Why We Believe This May Be a Mechanical or System-Level Issue

Despite best practice and correct post-processing:
• Warping is repeatable, independent of orientation, and independent of material
• Bowing occurs during printing, not post-cure
• Definitely not caused by overwash or overcure
• Tank swapping didn’t fix it
• Formlabs’ own print farm replicated part of the issue

Based on our assessment, this suggests:
• Possible subtle LPU optical variance not flagged by diagnostics
Uneven peel forces across the wide 4L build area
Tank flexion under peel load
Mechanical tolerance variation in Z-axis or platform flatness
Stress accumulated mid-print on large planar layers

None of this is visible to software diagnostics, but it would explain the consistent bowing across all geometries.

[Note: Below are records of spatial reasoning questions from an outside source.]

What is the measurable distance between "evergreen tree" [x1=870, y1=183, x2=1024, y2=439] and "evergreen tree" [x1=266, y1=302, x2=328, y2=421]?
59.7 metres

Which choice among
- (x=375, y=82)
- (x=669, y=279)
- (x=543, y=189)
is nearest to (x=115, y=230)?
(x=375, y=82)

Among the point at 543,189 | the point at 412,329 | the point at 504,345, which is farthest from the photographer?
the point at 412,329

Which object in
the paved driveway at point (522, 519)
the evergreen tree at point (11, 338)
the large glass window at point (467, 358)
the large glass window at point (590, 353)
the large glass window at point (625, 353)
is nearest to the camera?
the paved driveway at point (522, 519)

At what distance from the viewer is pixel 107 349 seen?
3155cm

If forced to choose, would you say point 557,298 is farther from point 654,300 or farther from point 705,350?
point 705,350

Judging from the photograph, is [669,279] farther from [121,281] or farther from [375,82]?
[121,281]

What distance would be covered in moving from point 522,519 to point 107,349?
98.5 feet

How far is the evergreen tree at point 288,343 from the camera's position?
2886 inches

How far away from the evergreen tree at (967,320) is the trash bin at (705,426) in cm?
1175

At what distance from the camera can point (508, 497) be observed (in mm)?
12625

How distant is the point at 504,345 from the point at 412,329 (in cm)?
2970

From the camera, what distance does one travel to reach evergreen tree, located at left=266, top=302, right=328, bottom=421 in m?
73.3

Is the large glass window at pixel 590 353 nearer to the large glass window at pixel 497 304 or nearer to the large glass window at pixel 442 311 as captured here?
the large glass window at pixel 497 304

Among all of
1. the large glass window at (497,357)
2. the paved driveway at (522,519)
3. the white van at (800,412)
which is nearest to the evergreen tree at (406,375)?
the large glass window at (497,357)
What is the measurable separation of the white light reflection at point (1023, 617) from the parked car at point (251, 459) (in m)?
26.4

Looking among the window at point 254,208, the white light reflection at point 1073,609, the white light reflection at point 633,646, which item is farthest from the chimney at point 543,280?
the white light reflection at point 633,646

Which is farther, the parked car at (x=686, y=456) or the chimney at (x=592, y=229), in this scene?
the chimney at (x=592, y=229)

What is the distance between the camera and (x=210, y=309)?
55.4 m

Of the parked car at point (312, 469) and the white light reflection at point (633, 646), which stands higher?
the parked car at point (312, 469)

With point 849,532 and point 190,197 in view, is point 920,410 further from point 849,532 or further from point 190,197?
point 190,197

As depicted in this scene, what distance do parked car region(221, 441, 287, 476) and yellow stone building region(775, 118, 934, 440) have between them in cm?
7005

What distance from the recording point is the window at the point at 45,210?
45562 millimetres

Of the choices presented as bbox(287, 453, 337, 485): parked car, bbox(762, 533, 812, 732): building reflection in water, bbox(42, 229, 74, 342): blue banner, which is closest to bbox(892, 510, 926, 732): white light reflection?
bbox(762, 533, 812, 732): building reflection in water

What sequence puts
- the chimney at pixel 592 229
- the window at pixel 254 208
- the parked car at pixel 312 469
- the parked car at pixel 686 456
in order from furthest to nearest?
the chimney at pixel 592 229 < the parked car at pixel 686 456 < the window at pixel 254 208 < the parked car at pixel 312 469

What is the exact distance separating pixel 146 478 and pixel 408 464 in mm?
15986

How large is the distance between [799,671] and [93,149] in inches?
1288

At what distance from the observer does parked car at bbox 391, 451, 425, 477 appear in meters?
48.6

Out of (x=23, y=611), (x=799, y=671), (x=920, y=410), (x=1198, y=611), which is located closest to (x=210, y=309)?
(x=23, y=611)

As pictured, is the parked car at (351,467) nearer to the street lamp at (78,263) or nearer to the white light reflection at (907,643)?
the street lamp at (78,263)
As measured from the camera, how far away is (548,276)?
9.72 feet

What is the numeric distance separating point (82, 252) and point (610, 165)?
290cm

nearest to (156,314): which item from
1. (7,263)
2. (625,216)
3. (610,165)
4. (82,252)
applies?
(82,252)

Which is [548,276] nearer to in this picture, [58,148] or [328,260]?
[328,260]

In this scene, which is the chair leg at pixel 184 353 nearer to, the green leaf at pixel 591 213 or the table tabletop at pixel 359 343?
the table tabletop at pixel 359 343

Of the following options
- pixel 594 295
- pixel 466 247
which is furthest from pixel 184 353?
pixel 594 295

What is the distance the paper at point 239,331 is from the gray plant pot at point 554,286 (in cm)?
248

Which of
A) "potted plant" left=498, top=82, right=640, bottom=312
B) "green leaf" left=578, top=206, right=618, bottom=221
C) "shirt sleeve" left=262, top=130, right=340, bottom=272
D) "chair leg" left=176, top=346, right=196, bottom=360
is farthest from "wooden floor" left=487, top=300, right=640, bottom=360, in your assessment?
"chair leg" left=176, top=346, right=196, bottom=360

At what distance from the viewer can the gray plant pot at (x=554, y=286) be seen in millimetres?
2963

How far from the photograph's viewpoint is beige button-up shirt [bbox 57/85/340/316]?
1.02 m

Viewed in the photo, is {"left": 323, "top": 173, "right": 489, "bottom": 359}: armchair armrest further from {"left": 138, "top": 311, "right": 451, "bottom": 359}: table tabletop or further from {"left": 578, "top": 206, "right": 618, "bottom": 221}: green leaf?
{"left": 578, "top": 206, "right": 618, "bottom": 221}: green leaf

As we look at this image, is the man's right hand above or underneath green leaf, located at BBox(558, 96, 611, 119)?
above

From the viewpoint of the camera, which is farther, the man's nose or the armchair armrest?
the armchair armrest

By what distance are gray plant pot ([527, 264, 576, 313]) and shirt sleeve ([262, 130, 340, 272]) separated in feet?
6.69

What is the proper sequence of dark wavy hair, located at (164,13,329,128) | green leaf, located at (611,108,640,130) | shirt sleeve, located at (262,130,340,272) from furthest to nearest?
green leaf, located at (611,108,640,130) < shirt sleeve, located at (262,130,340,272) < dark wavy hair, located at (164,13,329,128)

What We Are Asking the Community

Has anyone experienced persistent bowing on the 4L, specifically:
• Large flat sections
• Brackets, jigs, trays, alignment plates
• Thin planar parts
• Square surfaces that print slightly curved

If so:
• Did you identify a root cause?
• Was hardware inspection needed?
• Did any mechanical adjustments resolve it?

We are ready to provide photos, STL, Form files, and data if helpful.

Why This Is Critical for Us

We print production tooling — jigs, fixtures, and alignment aids — where flatness, squareness, and dimensional stability are essential.
These prints must be flush, true, and shape-stable.

At the moment, our 4L cannot reliably produce critical parts.

Closing

Any insights from other Form 4L users (or Formlabs engineers) would be greatly appreciated.
We’ve put a huge amount of effort into isolating the cause, and at this point we believe a hardware inspection or calibration may be required to rule out deeper mechanical factors.